[[ DOCUMENT EXTRACT open ]]

\(\newcommand{L}[1]{\| #1 \|}\newcommand{VL}[1]{\L{ \vec{#1} }}\newcommand{R}[1]{\operatorname{Re}\,(#1)}\newcommand{I}[1]{\operatorname{Im}\, (#1)}\)

Outlier detection

Introduction to the diagnostics exercise

  • reading bytes from a file;
  • calculating a hash from the bytes.

See Looking at real git objects.

Split into groups, then:

  • Get the data for your group from the USB key(s);

  • Tell me about your groups;

  • “Fork” the repository for your group, to your github user:

  • Clone your forked repository. For example:

    git clone https://github.com/matthew-brett/diagnostics-00

    where matthew-brett is your github user name, and 00 is your group.

  • Change directory into this new directory, e.g.:

    cd diagnostics-00
  • Unpack and copy the data from the USB key into your new data directory. The following instructions assume you are running from the terminal in OSX and Linux, or the git bash shell in Windows.

    • If you have already unpacked your group0x.tar.gz archive (where x can be 0, 1 or 2), then copy the *.nii files to your data directory with something like:

      cd data
      cp ~/Downloads/group00/* .

[[ DOCUMENT EXTRACT closed ]]

WORK INSTRUCTION 1: In the outlier detection exercise instructions, which shell should Windows users run the commands from?
WORK INSTRUCTION 2: Continue the outlier detection exercise instructions from their last line.

[[ DATA PROVIDED open ]]

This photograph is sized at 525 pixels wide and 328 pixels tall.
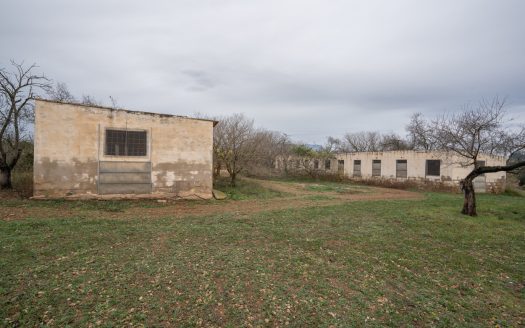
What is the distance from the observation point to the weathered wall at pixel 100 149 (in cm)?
849

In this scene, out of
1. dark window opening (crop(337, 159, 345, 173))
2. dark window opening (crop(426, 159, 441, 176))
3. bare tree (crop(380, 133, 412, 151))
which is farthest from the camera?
bare tree (crop(380, 133, 412, 151))

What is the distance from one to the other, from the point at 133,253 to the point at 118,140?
636 centimetres

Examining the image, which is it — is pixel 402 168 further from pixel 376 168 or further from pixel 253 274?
pixel 253 274

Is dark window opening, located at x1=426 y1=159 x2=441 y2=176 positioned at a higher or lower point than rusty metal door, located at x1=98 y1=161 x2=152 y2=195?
higher

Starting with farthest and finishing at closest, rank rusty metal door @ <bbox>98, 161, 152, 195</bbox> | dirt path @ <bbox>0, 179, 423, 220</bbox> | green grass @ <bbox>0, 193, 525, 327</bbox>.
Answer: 1. rusty metal door @ <bbox>98, 161, 152, 195</bbox>
2. dirt path @ <bbox>0, 179, 423, 220</bbox>
3. green grass @ <bbox>0, 193, 525, 327</bbox>

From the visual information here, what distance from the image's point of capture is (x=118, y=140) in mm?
9445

[[ DATA PROVIDED closed ]]

EXERCISE ANSWER 1: The git bash shell.

EXERCISE ANSWER 2:
      where ~/Downloads/group00 is the directory you unpacked to;

    • If you haven’t unpacked the archive yet, you can unpack the archive into your data directory with:

      cd data
      tar zxvf ~/Downloads/group00.tar.gz

    Your data directory should now contain 20 files with filenames starting with group0 and ending with .nii; another file called hash_list.txt, and a file called data_hashes.txt that came with the repository when you cloned it;

  • Now do git status. You will see that none of the files that you have just copied show up in git’s listing of untracked files. This is because I put a clever .gitignore file in the data directory, to tell git to ignore all files except the data_hashes.txt file. You can see the file by opening it in Atom with atom .gitignore;

  • If your terimal is currently running in the data subdirectory, change directory back to the diagnostics-00 (etc) directory with cd ..;

  • Have a look at hash_list.txt file, by opening it in Atom:

    atom data/hash_list.txt

    For each of the .nii files, hash_list.txt has a line with the SHA1 hash for that file, and the filename, separated by a space;

  • You want to be able to confirm that your data has not beed overwritten or corrupted. To do this, you need to calculate the current hash for each .nii file and compare it to the hash value in hash_list.txt;

  • See Looking at real git objects for a reminder of how to read file contents and calculate the SHA1 hash for the contents;

  • Now run python3 scripts/validata_data.py data. When you first run this file, it will fail;

  • Edit scripts/validate_data.py in Atom to fix.

Outlier detection project

You have three weeks to complete this exercise.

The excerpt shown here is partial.